The embattled engineering giant said it only learned this week about some of the details contained in the affidavit and couldn't confirm the veracity of the new information. It is reviewing the document to see what actions it may take and vowed to act swiftly to address damages to the company and its interests if the allegations are proven.
"We are eager for this situation to be resolved in the courts and will continue to do everything in our power to assist the authorities to get to the bottom of these issues as rapidly as possible," it said in a statement Friday.
SNC-Lavalin (TSX:SNC) says the affidavit contains some unspecified information that it voluntarily provided to authorities in March.

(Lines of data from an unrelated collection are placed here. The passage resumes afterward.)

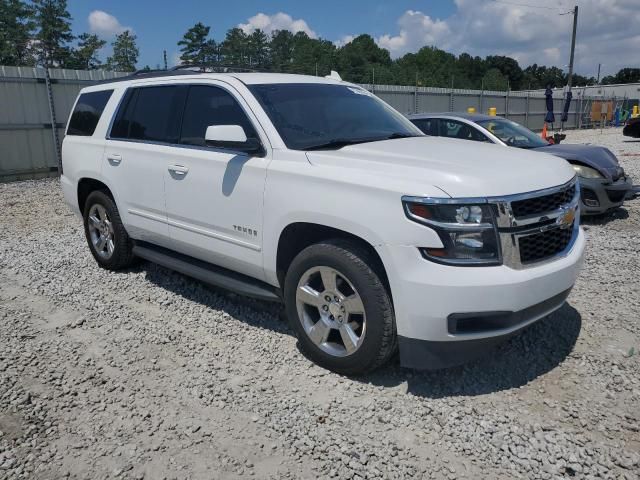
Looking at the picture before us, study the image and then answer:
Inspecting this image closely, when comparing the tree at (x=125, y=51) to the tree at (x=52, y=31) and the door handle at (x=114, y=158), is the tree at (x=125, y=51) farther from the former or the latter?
the door handle at (x=114, y=158)

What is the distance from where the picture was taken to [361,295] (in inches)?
122

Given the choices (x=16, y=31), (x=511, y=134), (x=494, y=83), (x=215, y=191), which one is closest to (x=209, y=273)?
(x=215, y=191)

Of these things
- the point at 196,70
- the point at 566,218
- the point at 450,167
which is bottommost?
the point at 566,218

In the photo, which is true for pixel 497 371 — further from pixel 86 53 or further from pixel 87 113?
pixel 86 53

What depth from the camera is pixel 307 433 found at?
2887mm

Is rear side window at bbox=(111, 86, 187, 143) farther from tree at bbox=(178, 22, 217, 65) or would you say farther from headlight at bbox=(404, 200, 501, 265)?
tree at bbox=(178, 22, 217, 65)

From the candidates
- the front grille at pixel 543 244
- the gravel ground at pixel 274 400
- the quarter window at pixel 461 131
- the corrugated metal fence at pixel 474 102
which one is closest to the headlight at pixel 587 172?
the quarter window at pixel 461 131

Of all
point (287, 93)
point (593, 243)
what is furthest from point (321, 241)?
point (593, 243)

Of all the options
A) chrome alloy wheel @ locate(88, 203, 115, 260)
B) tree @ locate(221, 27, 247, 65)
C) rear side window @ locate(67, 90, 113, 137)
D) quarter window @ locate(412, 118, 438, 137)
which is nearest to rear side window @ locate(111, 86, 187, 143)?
rear side window @ locate(67, 90, 113, 137)

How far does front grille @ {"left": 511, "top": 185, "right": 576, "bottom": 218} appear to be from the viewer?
115 inches

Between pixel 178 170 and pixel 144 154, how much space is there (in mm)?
608

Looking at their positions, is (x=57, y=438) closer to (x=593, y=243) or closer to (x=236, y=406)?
(x=236, y=406)

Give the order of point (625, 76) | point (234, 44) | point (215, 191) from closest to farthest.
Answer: point (215, 191)
point (234, 44)
point (625, 76)

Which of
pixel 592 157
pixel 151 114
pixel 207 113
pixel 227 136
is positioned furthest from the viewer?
pixel 592 157
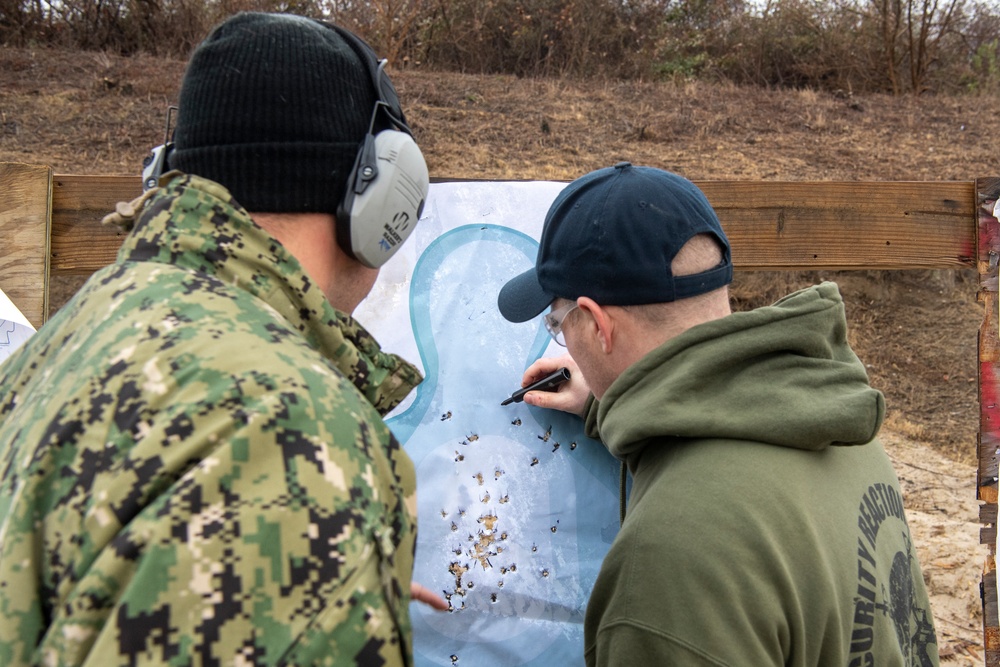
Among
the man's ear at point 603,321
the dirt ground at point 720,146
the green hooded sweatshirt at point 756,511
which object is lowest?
the dirt ground at point 720,146

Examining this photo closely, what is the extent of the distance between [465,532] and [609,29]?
8.73m

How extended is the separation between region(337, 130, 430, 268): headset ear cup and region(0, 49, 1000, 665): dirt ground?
432cm

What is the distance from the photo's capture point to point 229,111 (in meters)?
1.15

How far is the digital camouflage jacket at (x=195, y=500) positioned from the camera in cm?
75

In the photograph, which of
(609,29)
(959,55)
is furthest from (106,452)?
(959,55)

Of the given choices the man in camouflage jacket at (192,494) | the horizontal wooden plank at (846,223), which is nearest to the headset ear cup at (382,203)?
the man in camouflage jacket at (192,494)

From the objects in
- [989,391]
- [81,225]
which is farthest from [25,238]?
[989,391]

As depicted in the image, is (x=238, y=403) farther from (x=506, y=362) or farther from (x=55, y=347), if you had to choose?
(x=506, y=362)

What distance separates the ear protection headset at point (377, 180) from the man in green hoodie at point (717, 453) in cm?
40

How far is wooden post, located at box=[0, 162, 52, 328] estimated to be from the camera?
6.90 feet

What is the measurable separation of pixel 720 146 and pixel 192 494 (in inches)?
276

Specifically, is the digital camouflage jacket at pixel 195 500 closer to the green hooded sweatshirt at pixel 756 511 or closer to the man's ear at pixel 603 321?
the green hooded sweatshirt at pixel 756 511

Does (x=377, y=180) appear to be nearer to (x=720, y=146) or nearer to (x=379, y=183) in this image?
(x=379, y=183)

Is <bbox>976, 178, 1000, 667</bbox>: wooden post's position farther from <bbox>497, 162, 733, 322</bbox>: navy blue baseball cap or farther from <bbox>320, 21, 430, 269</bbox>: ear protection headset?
<bbox>320, 21, 430, 269</bbox>: ear protection headset
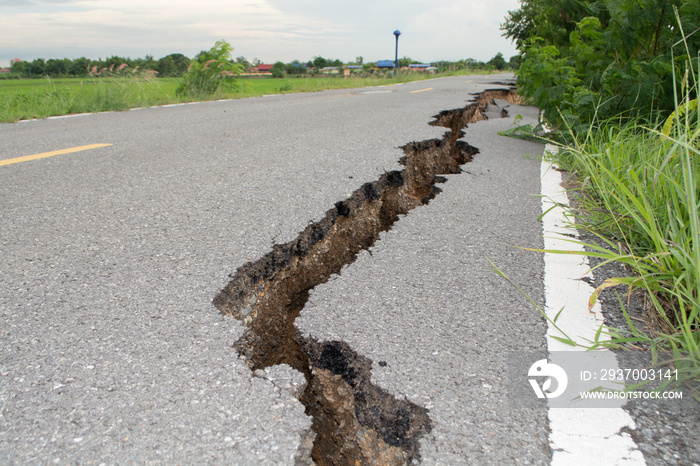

Ben Aissa, Roy and former CEO Pierre Duhaime left the company last February after an internal audit uncovered $56 million in payments to foreign agents, some of which allegedly was used for the Montreal superhospital contract project. SNC has always maintained these funds were never diverted to Libya.
Duhaime was charged with fraud in November.
SNC-Lavalin has taken a number of steps to improve its governance and requirement that employees adopt ethical behaviour.
On Thursday, it disclosed the hiring of former Watergate investigator Michael Hershman as an independent compliance adviser to SNC's president. He will complement the work of former FBI director Louis Freeh's risk management company, which has been assessing the progress of the implementation of the company's ethics and compliance program.